Maximilian Gelbrecht
Researching differentiable programming and machine learning for Earth system models and dynamical systems
Sessions
Traditionally, climate models are difficult to run for end users, and even harder to customize or interface with machine learning. We want to change that. Here, we present the ongoing development of SpeedyWeather.jl: A general circulation model that’s differentiable, GPU-capable and ready for machine learning integration. SpeedyWeather.jl is a spectral atmospheric general circulation model with an everything-flexible attitude. In this talk, we will give an overview of SpeedyWeather.jl’s development of the last year, in which we worked towards differentiability with Enzyme, GPU-capability with KernelAbstractions and Reactant and rewrote our parametrizations for better performance and more customisability.
Global land surface and hydrological models are crucial components of Earth System Models (ESMs). In addition to providing realistic boundary conditions for the atmosphere and ocean components, they also play a key role in understanding Earth’s changing energy imbalance and the response of the terrestrial carbon and water cycles to anthropogenic climate change. Unlike atmosphere and ocean models, however, land models lack a fluid dynamical core and rely heavily on empirical parameterizations to represent many key processes. As such, there is a continued need for a new generation of land models which can facilitate the incorporation of data-driven components. Here we present Terrarium.jl, a Julia-based land modeling framework for GPU-accelerated and automatically differentiable simulations of soil, snow, and vegetation dynamics, along with their corresponding land-atmosphere exchange fluxes. We highlight how Julia’s key features enable unprecedented modularity in the model design and seamless GPU parallelization through KernelAbstractions.jl. We further demonstrate the value of GPU acceleration and differentiability through a series of performance benchmarks and sensitivity analyses. We also detail our initial experiments in achieving stable coupling to a reduced-complexity atmosphere model, SpeedyWeather.jl.

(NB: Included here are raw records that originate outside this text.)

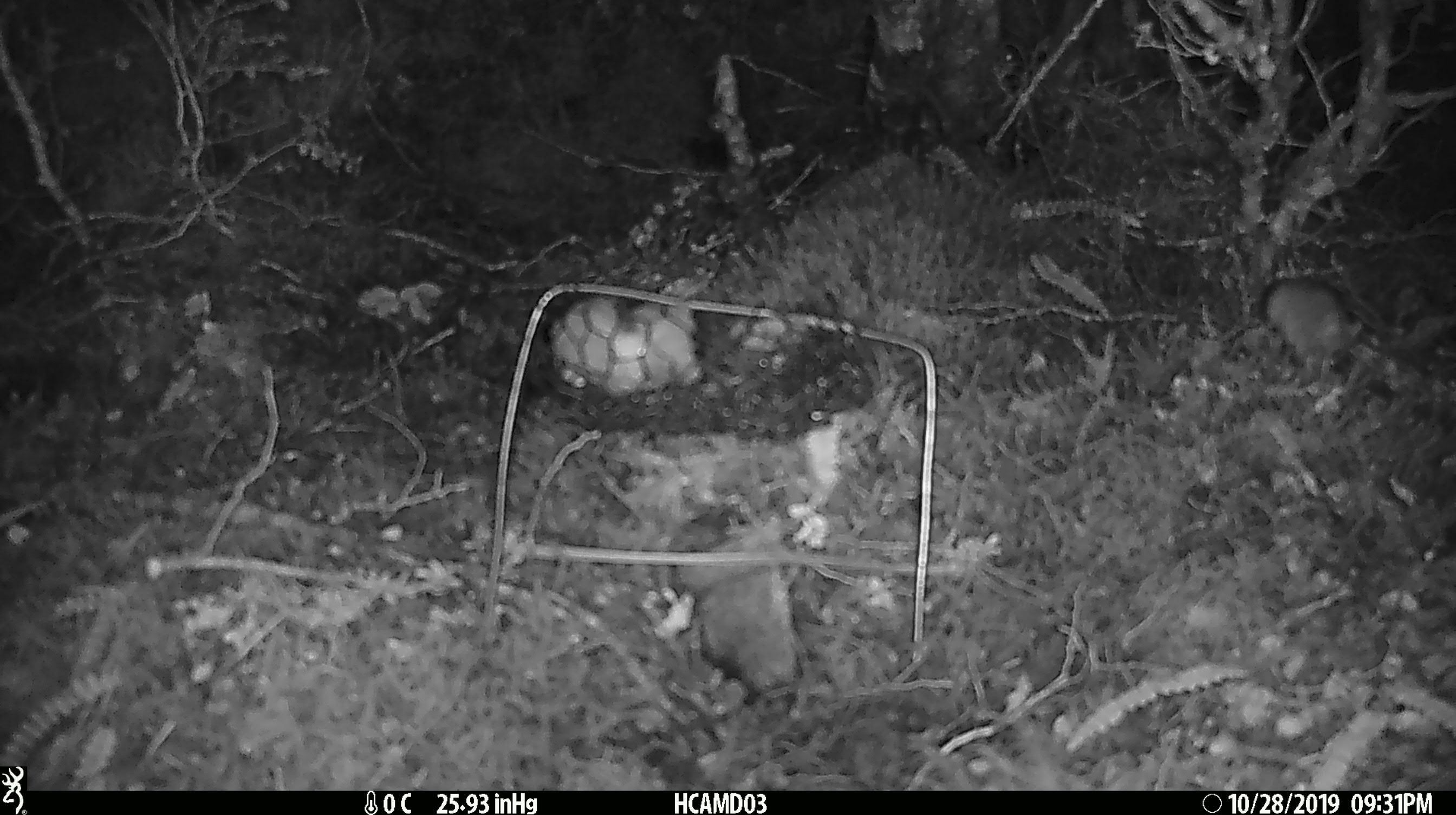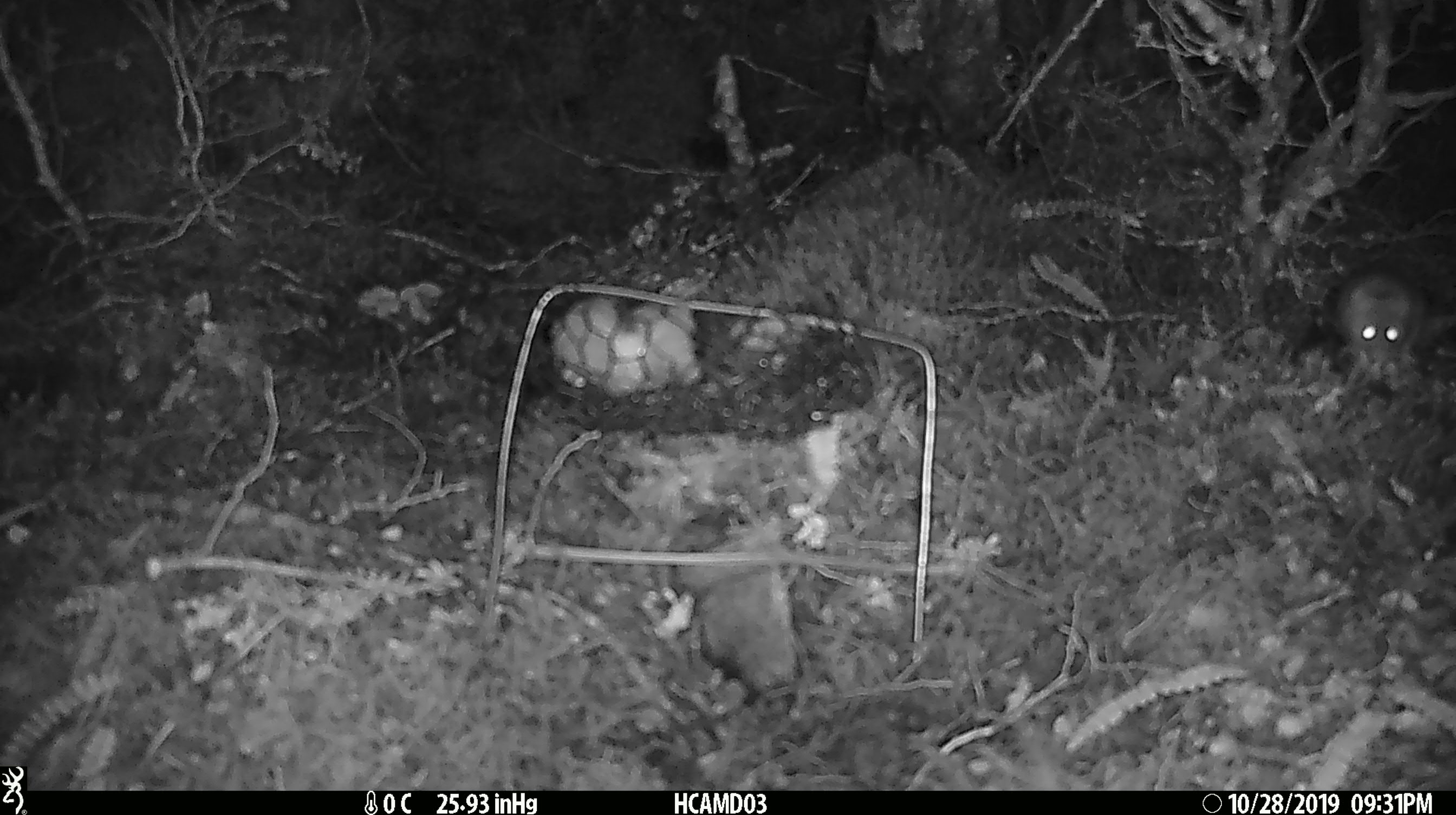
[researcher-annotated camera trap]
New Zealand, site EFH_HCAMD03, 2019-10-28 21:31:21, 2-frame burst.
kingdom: Animalia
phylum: Chordata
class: Mammalia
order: Rodentia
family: Muridae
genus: Mus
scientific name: Mus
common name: mouse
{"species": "mouse (Mus)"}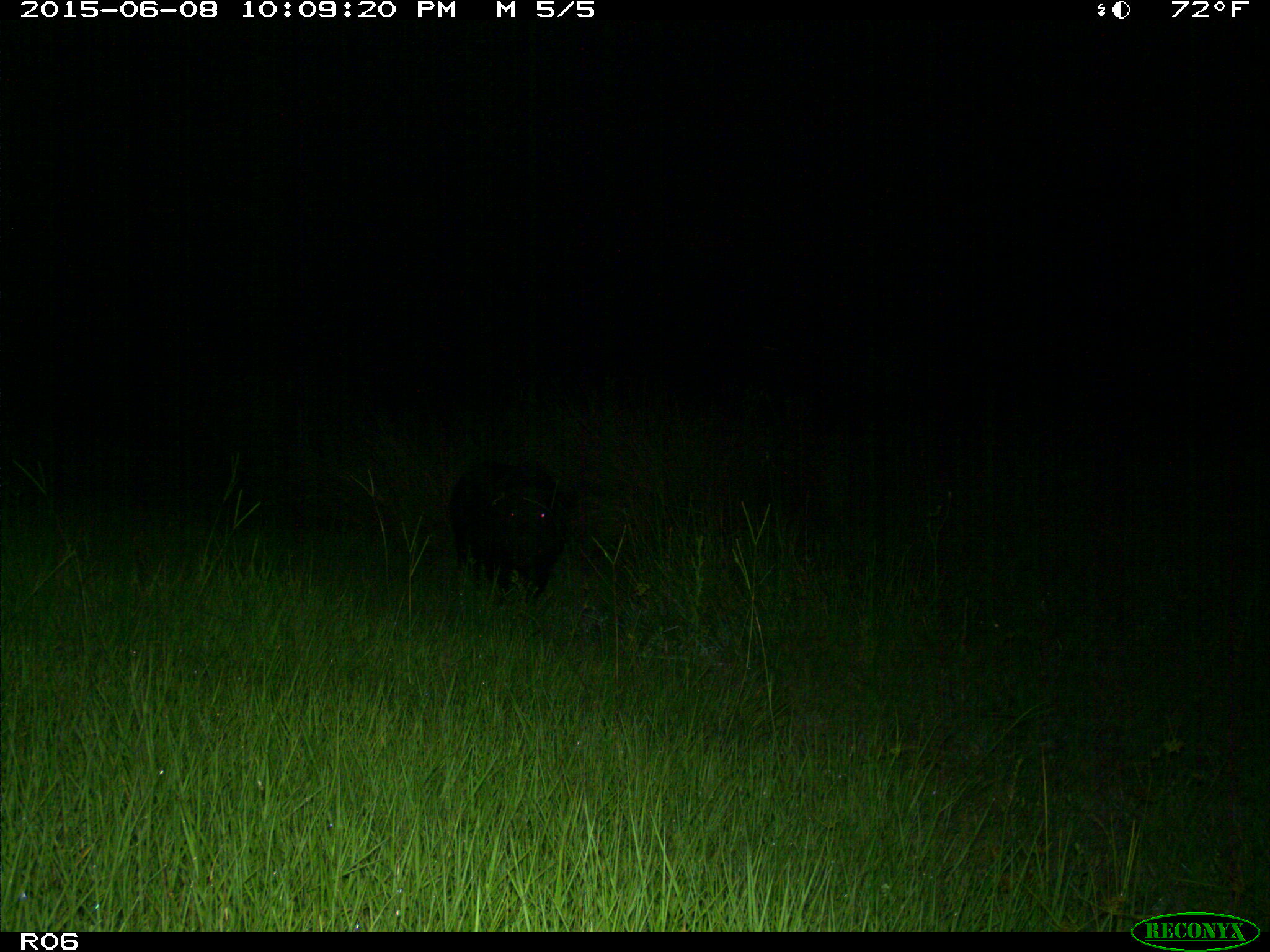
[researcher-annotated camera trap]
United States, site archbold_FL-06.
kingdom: Animalia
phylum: Chordata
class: Mammalia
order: Artiodactyla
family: Suidae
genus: Sus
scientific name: Sus scrofa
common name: wild boar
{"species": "Sus scrofa (wild boar)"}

Hybrid climate modelling combines numerical models with machine-learned components. We present the development of multiple machine-learned surface climate processes and their integration into the climate model SpeedyWeather.jl using PyTorch and Lux.jl. Despite the offline training, the hybrid model is designed to generalise in space and to different climates. We address speed vs. accuracy tradeoffs using SymbolicRegression.jl and discuss online learning with Enzyme.jl.
Fortran climate models are being adapted to GPUs by automatically translating loop-by-loop into a kernel. In Julia, we have more flexibility to develop the climate model SpeedyWeather.jl for the GPU. Many parts are easy to accelerate, leverage multiple dispatch on the GPU and a high level of kernel fusion for modularity and performance, while being optionally hardware-specific. The spherical harmonic transforms remain a complex bottleneck but we employ a multi-algorithm approach with custom linear algebra kernels using Reactant, Fourier and Legendre transforms.
Climate models rely on parameterizations that are traditionally tuned manually. We present a differentiable calibration framework using Enzyme.jl to compute exact reverse mode gradients of energy-balance diagnostics in SpeedyWeather.jl. By batching single- timestep gradients across chaotic dynamics, we enable systematic, reproducible optimization of shortwave radiation parameters, establishing an extensible workflow for objective calibration in Earth system models.